Funeral director balances service with caution
Mike Liewer hasn’t had to conduct any funerals due to a COVID-19 death, but that doesn’t mean he hasn’t had to deal with the pandemic.
In fact, he said, he’s still had to deal with an “extemely difficult” effect: Explaining to families the limitations on what they, and he, can do for a funeral.
“In dealing with the families, and letting them know how limited our services are, that’s the most difficult part.,” he said. “You always have the physical part, the embalming, the restorative disinfecting. But the part of what we provide that the public is aware of is the contact, the planning, the arranging. Customarily, we do everything we possibly can to help that family grieve through the funeral process. Sometimes that’s a short process, sometimes that’s a long process, but it is usually to the family’s wishes. It’s catered to their needs, their wants.”
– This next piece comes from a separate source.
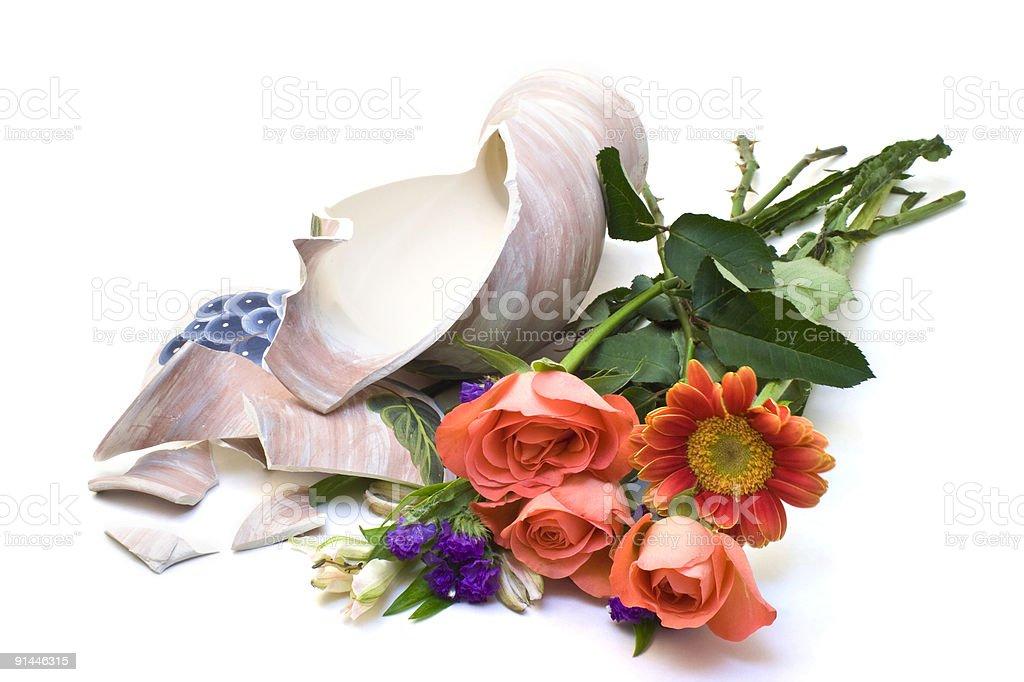 Flowers with broken vase stock photo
In practice, that means for any part of the funeral conducted indoors, only 10 people can attend under Centers for Disease Control guidelines. That means Liewer has to station himself at the door to limit entry, and “obviously, I’ve got my mask on. We try to monitor the only 10-at-a-time [guideline] and we do use a lot of hand sanitizer, too.”
For graveside services, because they’re outside Liewer will allow more people, but would make sure they are at least 6 feet apart, he said. “I feel more comfortable outside than I do in an enclosed environment. As long as you keep your personal spacing, we’ll be OK.”